If you normalise random requests for new services with no current standard operating procedure, good people will lose faith in you.

This is going to impact your growth. You need good people on board to do amazing work. Amazing work gets results. Results prove your value. Proof increases your reputation, and your reputation leads to more opportunities.

That selling that you are trying to do gets easier when these geniuses are working their magic in your business.

Creating an environment where excellent people can do excellent work is as important to sales as your ability to improvise an offer.

Now the problem is clear. The mindset that got you started is clashing with the mindset that's going to grow you.

You need to work it out and it won't happen naturally - you have to change.

Recognise your influence

If the change you needed to make was a 180-degree turn away from saying "yes” a lot to only doing things properly, we should just change you.

We would take one of those specialists and put them in charge of the agency.

Luckily for you, that wouldn't work.

The agency has to keep evolving. The part of you that wants to try new things is still very much required.

We have to retain some 'let's just do it' spirit and make it harmonious with the 'let's do It right'.

To make this a healthy conflict we first have to recognise it's not a fair fight.

Your voice carries a lot more weight.

However approachable, level-headed and open to debate you think you are, you're the boss.

The pull of new business is also always stronger too. It's a steely mind in any market that doesn't get nervous about turning down work.

So to find this middle ground you have to find a way to adjust for this influence.

Otherwise you'll win the battle and the project will happen, but you'll lose the war.

The work will be average, it won't attract more clients.

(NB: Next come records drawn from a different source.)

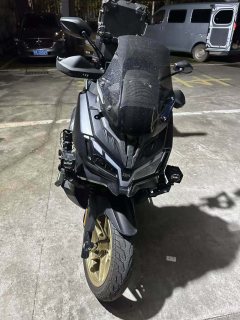 SYM Husky ADV300 - ფოტო 3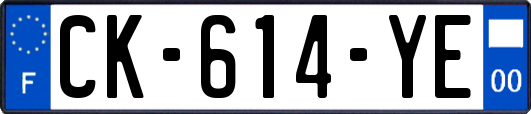 CK-614-YE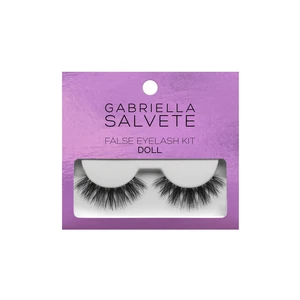 Gabriella Salvete Umělé řasy s lepidlem Doll (False Eyelash Kit)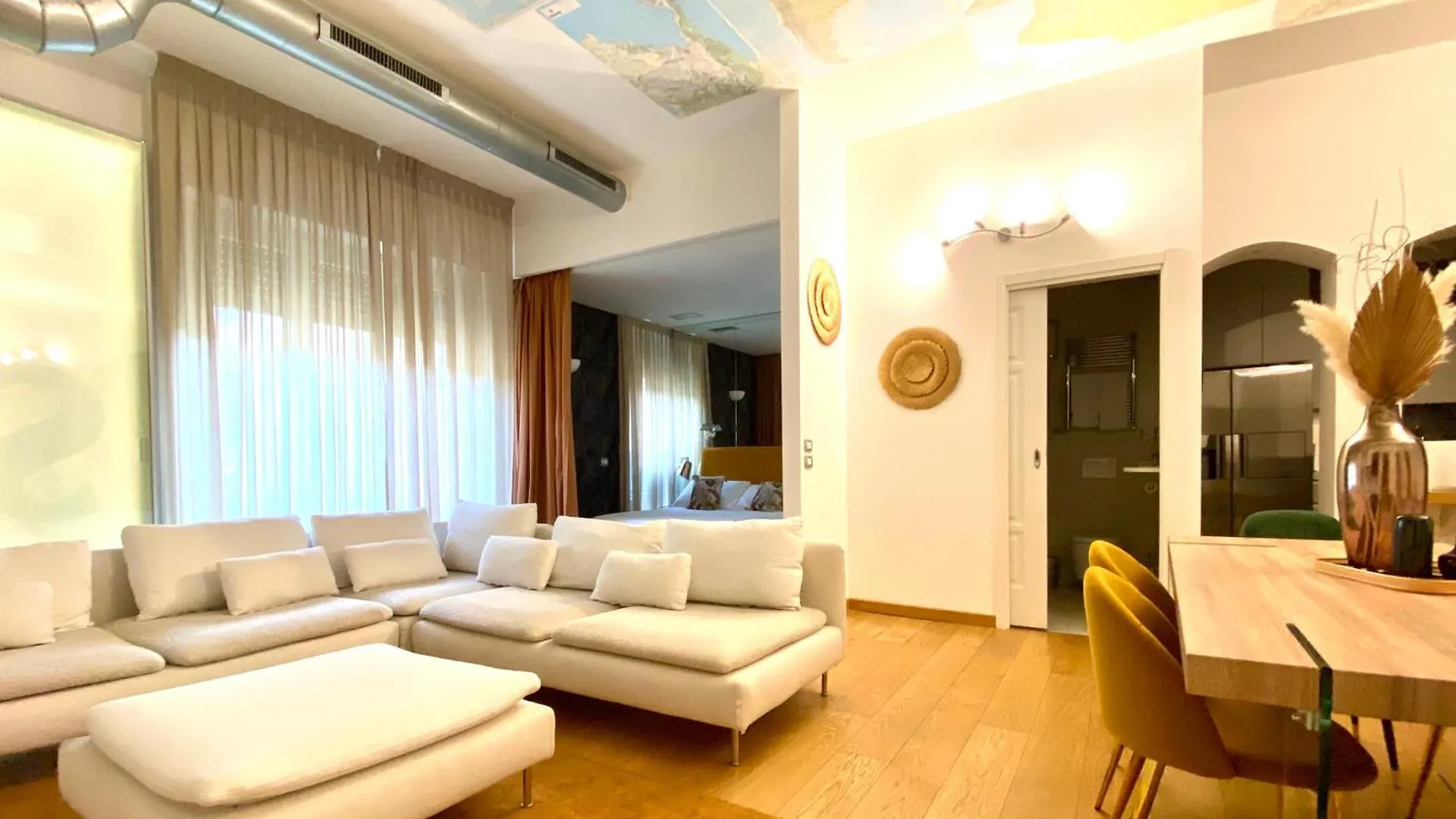 Intomilan I Design Apartment In The Heart Of 밀라노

Your best people will be stressed and they will leave.

What to do

You got here by thinking on your feet and improvising solutions 5 minutes before the presentation was due.

Turn some of that quick thinking into coming up with a process you could put in practice next week to start addressing this issue.

There's two key things to do

Firstly to reduce your influence distribute the decision-making power of what the agency says yes to.

Get agreement about what is an acceptable promise to make, and what isn't.

Whether this is a forum where these things are discussed or a documented decision tree, that's up to you.

Secondly make sure there's a safe space for the whole team to share their feedback.

You may not think any of this is a problem for your ‘can do’ team.

And maybe it isn't.

Or maybe they aren't telling you.

Every individual will have a different appetite for making it up as you go.

You need to know the level they thrive on.

It's a question of your different hats.

You with your leader hat need to pay attention to this balance.

You need to let your salesperson hat run wild knowing there's a filter that will stop the more damaging promises from impacting your amazing team.